▸ **The task**
Below are records to be repeated exactly. Leave their pictures behind.

▸ **Available data**
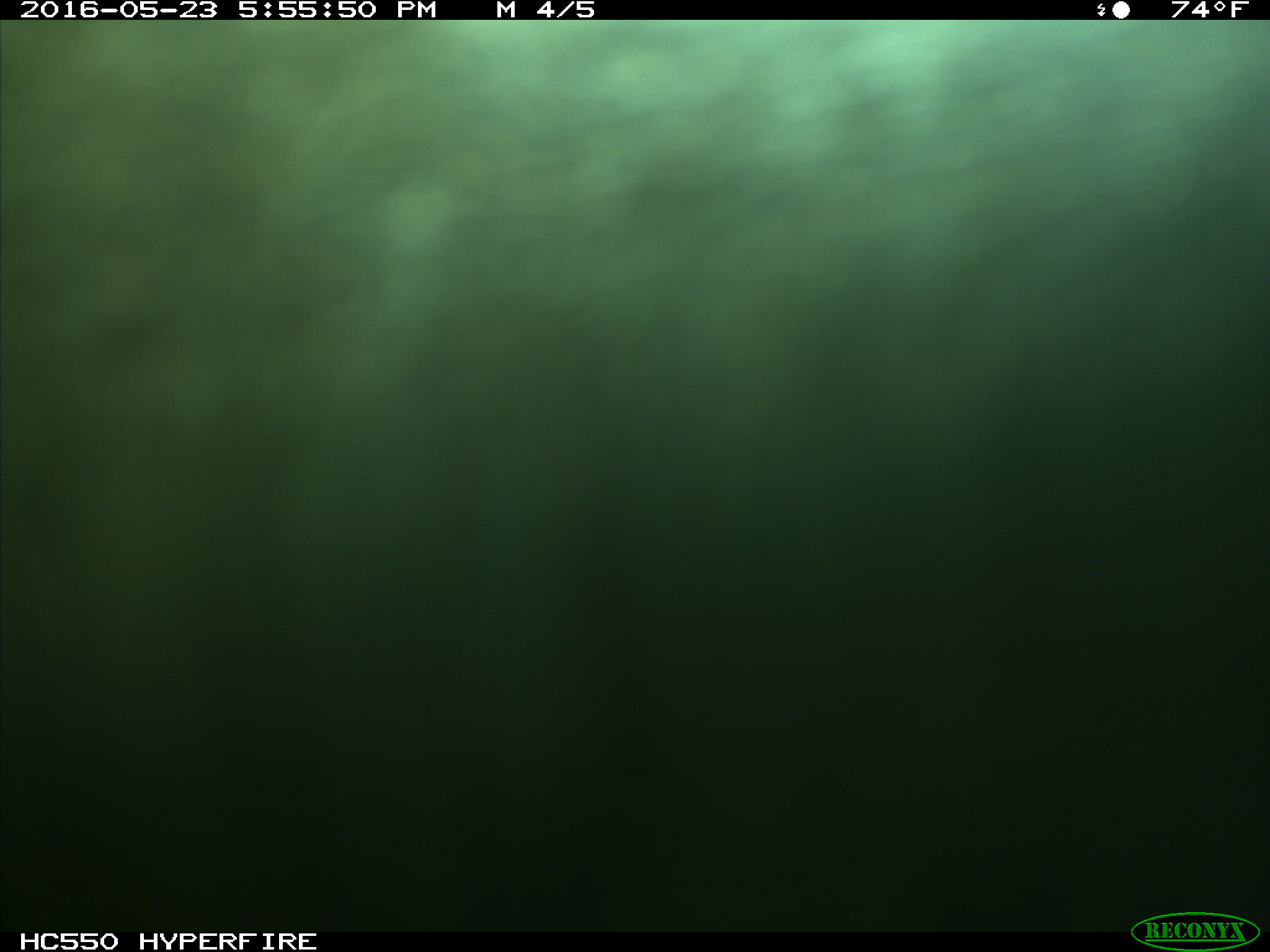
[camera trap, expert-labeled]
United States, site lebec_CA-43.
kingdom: Animalia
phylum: Chordata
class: Mammalia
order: Artiodactyla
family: Bovidae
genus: Bos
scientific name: Bos taurus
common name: domestic cow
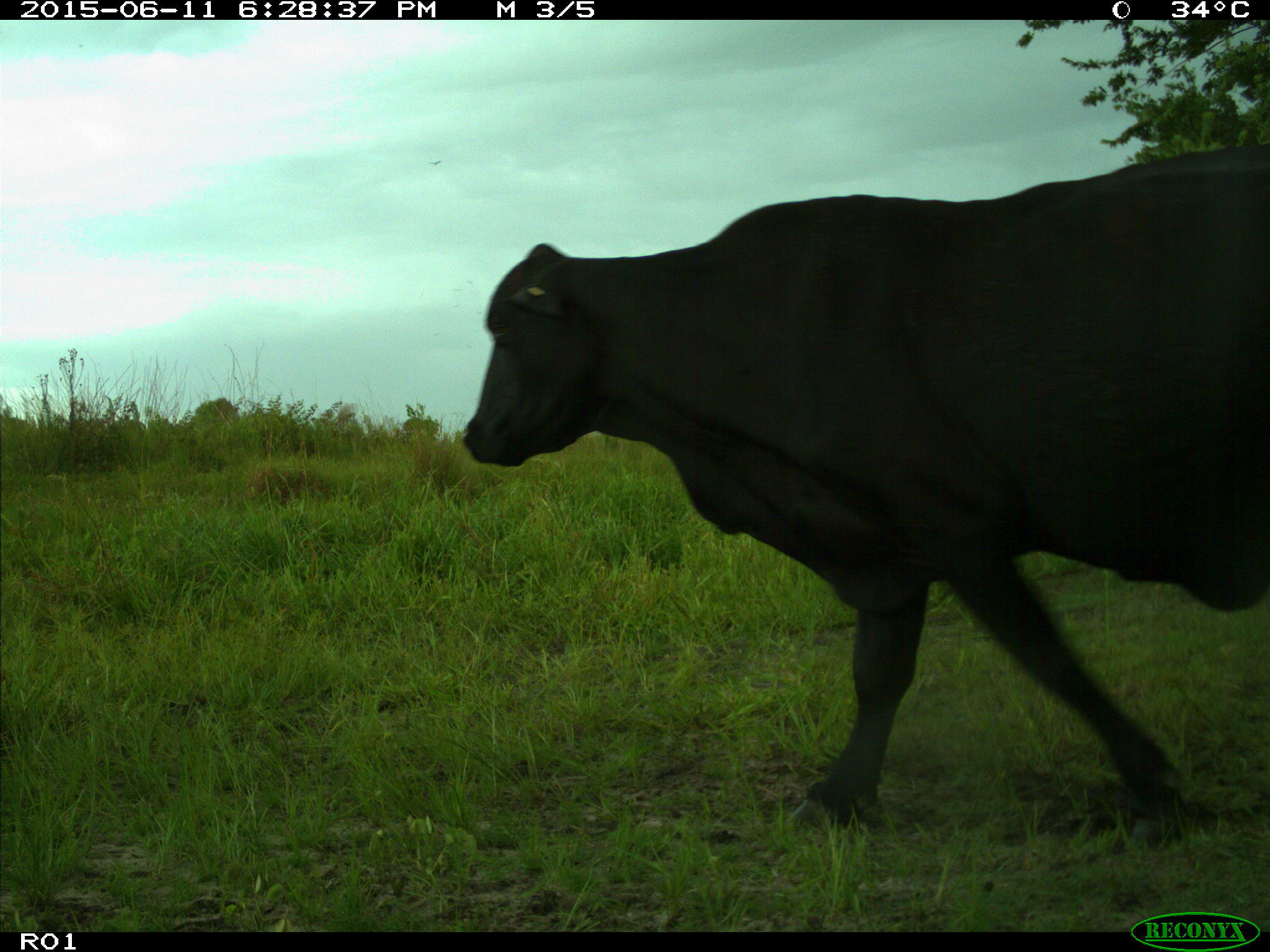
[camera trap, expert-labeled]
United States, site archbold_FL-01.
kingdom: Animalia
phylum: Chordata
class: Mammalia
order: Artiodactyla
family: Bovidae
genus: Bos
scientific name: Bos taurus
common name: domestic cow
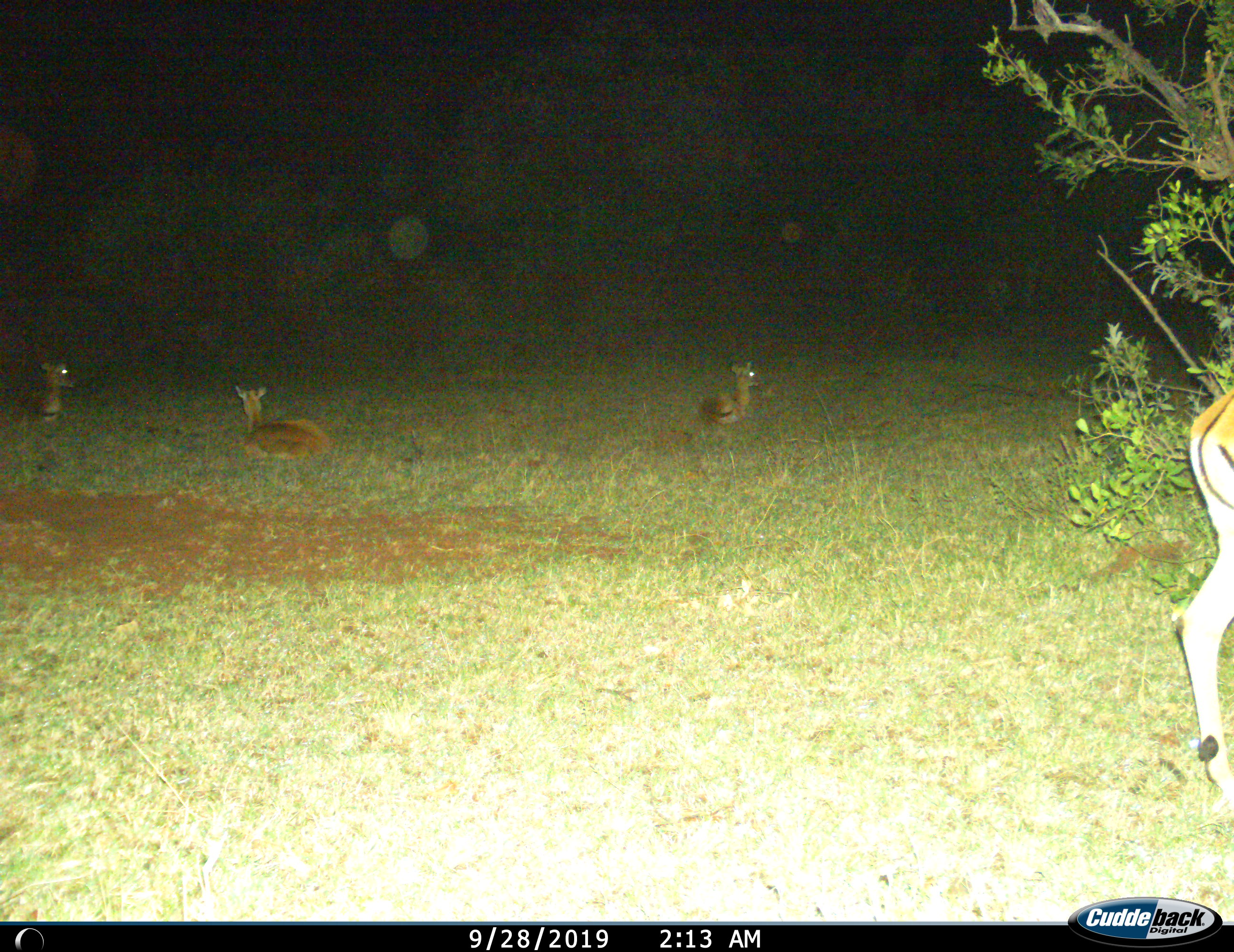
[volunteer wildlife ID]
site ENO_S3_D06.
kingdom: Animalia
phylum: Chordata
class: Mammalia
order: Artiodactyla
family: Bovidae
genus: Aepyceros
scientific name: Aepyceros melampus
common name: impala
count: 4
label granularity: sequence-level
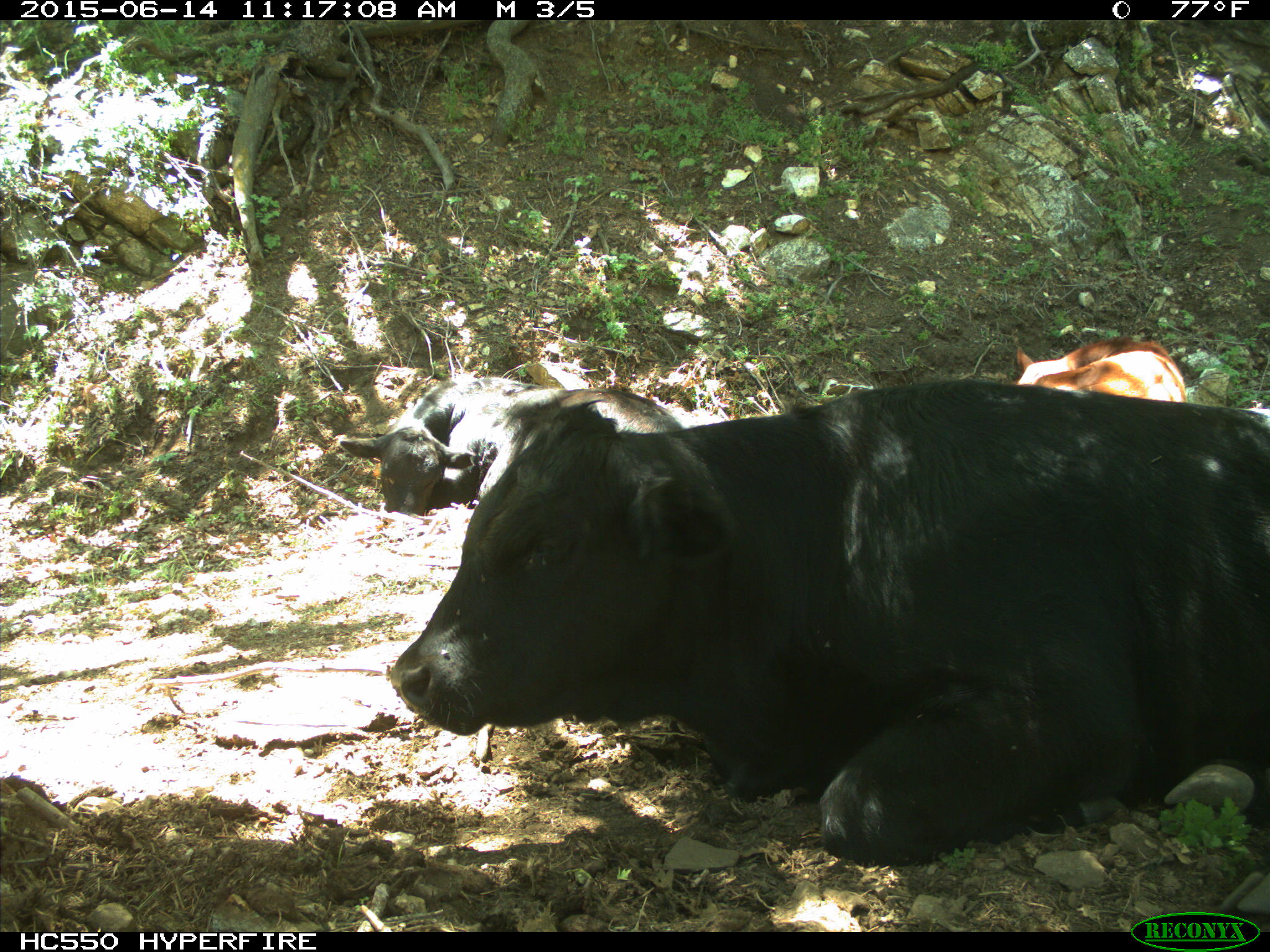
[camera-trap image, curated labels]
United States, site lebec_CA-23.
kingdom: Animalia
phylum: Chordata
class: Mammalia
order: Artiodactyla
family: Bovidae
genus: Bos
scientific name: Bos taurus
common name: domestic cow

▸ **Result**
[camera trap, expert-labeled]
United States, site lebec_CA-43.
kingdom: Animalia
phylum: Chordata
class: Mammalia
order: Artiodactyla
family: Bovidae
genus: Bos
scientific name: Bos taurus
common name: domestic cow
[camera trap, expert-labeled]
United States, site archbold_FL-01.
kingdom: Animalia
phylum: Chordata
class: Mammalia
order: Artiodactyla
family: Bovidae
genus: Bos
scientific name: Bos taurus
common name: domestic cow
[volunteer wildlife ID]
site ENO_S3_D06.
kingdom: Animalia
phylum: Chordata
class: Mammalia
order: Artiodactyla
family: Bovidae
genus: Aepyceros
scientific name: Aepyceros melampus
common name: impala
count: 4
label granularity: sequence-level
[camera-trap image, curated labels]
United States, site lebec_CA-23.
kingdom: Animalia
phylum: Chordata
class: Mammalia
order: Artiodactyla
family: Bovidae
genus: Bos
scientific name: Bos taurus
common name: domestic cow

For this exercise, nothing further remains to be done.